Which seemed perfectly acceptable to Antoinette, who after a second tentative nibble appeared to recognize something tougher than green-stuff, yet not inimical, and philosophically squatted down on my shoes.
“She’s so shy, if there’s a stranger she simply won’t utter,” explained Cecilia. “But you’re certainly favoured!”
—I shall never forget how lovely she looked at that moment, bending forward from where she sat, her eyes on her little daughter, one hand stretched out, as if in an arrested caress, toward the smooth, lint-coloured head. In the six years since she left us Cecilia had grown even slenderer, but without the least angularity. There was a wonderful grace about her even more attractive than her beauties of hair and skin and feature—though these too seemed to me enhanced, as if by special cherishing. I could easily imagine her becoming a leader of fashion and a pride to her husband in New York! But even while Antoinette was still trying to undo my shoelaces (she didn’t succeed), Cecilia’s expression of maternal affection altered to an equally maternal expression of irritation—though directed rather towards her husband.

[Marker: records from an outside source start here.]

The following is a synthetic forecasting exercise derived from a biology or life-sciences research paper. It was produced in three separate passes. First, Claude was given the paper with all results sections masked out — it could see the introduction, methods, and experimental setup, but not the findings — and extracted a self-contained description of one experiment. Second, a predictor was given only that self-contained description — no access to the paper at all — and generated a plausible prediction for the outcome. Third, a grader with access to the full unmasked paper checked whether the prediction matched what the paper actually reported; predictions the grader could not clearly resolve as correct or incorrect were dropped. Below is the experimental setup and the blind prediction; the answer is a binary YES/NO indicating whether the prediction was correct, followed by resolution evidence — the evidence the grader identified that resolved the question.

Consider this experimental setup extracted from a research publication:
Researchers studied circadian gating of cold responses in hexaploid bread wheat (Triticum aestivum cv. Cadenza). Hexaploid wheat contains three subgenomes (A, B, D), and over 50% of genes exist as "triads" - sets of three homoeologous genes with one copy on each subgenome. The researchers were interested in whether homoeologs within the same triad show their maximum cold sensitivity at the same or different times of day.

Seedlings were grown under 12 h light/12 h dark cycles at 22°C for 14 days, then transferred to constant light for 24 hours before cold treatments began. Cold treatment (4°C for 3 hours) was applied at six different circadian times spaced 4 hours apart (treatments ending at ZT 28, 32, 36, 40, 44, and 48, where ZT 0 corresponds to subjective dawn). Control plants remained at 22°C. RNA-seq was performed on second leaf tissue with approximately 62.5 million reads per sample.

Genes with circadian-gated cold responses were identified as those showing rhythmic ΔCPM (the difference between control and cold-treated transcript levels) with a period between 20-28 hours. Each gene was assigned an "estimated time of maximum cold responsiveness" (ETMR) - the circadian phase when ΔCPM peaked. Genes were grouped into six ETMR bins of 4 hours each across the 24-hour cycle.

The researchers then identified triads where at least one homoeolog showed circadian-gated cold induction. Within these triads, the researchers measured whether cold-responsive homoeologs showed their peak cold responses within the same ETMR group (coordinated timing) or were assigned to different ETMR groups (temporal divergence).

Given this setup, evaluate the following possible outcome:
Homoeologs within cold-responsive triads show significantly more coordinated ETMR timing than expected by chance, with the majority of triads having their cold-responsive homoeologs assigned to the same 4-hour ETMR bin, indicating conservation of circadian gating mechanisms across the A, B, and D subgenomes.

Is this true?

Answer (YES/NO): NO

“When we left, she was quite rosy!” harked back Cecilia. “Now she’s white as an egg! Didn’t I tell you, darling, we should have left her with Miss Swanson?—Swedish,” she added, in a hasty parenthesis to myself, “with absolutely every qualification!”
“Maybe I was wrong,” said Rab quietly.
“You certainly were!” snapped Cecilia. “And there’s still Paris and Rome and Salzburg ahead!”
It is always embarrassing to witness a tiff between husband and wife; I so to speak absented myself by lifting Antoinette up and letting her bite my thumb more conveniently from my lap. I only hoped Cecilia might not feel jealous, at such trust in as she said a stranger; but not at all. On the contrary—
“Actually I’ve suddenly had the most brilliant idea!” declared Cecilia, turning from her husband to myself with a lightened brow. “If we could only leave Tony with you, just for the month, and pick her up on the way home, I’m sure it would be far, far better for her!”
Extraordinarily enough I paused only a moment before agreeing: to look enquiringly at Rab. He for his part gave me as searching a look back; then with equal consideration contemplated my sitting-room, and the windows open to the garden, and the garden beyond. I suppose it all presented a picture of modest comfort and respectability, also of course he’d met me before.
“It might be a good idea at that,” said he.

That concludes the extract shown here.